ACTIVITY: With the pictures left aside, write out exactly the lines of the listing below from the line with "Jessie G. Puffer" to the line with "LillyMarie Damen Hals-Kette", both included, and only those.

DATASET EXCERPTS:
•••

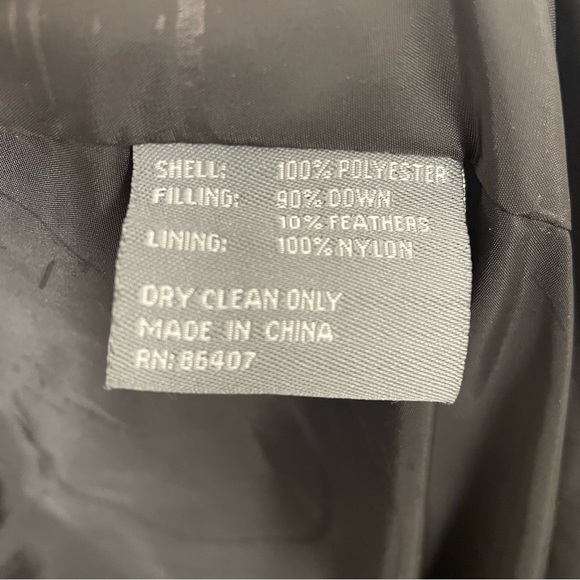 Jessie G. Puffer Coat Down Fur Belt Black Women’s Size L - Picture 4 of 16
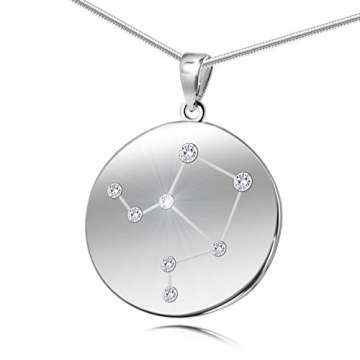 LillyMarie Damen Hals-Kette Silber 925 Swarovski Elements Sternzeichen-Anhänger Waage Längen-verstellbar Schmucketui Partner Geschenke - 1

•••

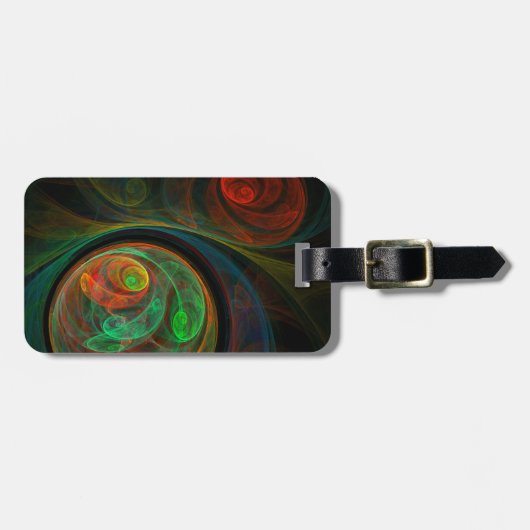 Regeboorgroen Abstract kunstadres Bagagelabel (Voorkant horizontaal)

•••

OUTPUT:
 Jessie G. Puffer Coat Down Fur Belt Black Women’s Size L - Picture 4 of 16
 LillyMarie Damen Hals-Kette Silber 925 Swarovski Elements Sternzeichen-Anhänger Waage Längen-verstellbar Schmucketui Partner Geschenke - 1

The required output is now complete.